Dataset records

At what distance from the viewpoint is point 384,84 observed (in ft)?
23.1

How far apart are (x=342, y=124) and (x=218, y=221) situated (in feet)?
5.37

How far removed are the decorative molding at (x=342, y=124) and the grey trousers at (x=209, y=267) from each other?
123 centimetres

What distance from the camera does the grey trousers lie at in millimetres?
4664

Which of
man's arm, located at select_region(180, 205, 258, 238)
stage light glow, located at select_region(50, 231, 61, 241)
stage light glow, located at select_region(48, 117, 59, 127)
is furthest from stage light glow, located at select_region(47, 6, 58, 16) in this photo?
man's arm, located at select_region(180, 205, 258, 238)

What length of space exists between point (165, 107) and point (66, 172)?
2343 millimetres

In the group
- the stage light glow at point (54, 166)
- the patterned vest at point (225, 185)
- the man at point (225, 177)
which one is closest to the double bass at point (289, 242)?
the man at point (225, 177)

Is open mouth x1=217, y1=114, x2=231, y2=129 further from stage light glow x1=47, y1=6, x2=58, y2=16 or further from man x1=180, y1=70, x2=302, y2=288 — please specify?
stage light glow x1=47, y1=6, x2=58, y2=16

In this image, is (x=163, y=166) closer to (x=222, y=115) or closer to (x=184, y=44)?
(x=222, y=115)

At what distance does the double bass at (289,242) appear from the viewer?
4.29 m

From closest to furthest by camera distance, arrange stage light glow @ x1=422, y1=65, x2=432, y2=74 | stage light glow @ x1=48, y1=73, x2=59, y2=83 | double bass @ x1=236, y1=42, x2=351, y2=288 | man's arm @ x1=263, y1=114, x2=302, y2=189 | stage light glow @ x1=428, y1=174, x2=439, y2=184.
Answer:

Stated problem
Repeat all of the entries exactly.

Answer to this task
At what distance from the viewpoint is point 384,84 observed (in ft)?
23.1

How far apart are (x=342, y=124) and (x=218, y=221) situated (in feet)?
5.37

How far removed are the decorative molding at (x=342, y=124) and the grey trousers at (x=209, y=267) from each other?
123 centimetres

What distance from the camera does the grey trousers lie at in millimetres?
4664

Which of
man's arm, located at select_region(180, 205, 258, 238)
stage light glow, located at select_region(50, 231, 61, 241)
stage light glow, located at select_region(48, 117, 59, 127)
is furthest from stage light glow, located at select_region(47, 6, 58, 16) in this photo?
man's arm, located at select_region(180, 205, 258, 238)

What length of space exists between point (165, 107) and point (66, 172)?
2343 millimetres

In the group
- the stage light glow at point (54, 166)
- the patterned vest at point (225, 185)
- the man at point (225, 177)
which one is closest to the double bass at point (289, 242)?
the man at point (225, 177)

Is open mouth x1=217, y1=114, x2=231, y2=129 further from stage light glow x1=47, y1=6, x2=58, y2=16 or further from man x1=180, y1=70, x2=302, y2=288 — please specify?
stage light glow x1=47, y1=6, x2=58, y2=16

In this image, is (x=163, y=166) closer to (x=222, y=115) or closer to (x=184, y=44)?
(x=222, y=115)

At what distance does the double bass at (289,242) appear from the viewer?
4.29 m

From closest to furthest by camera distance, arrange stage light glow @ x1=422, y1=65, x2=432, y2=74 | stage light glow @ x1=48, y1=73, x2=59, y2=83 | double bass @ x1=236, y1=42, x2=351, y2=288 | man's arm @ x1=263, y1=114, x2=302, y2=189 | stage light glow @ x1=428, y1=174, x2=439, y2=184.
Answer:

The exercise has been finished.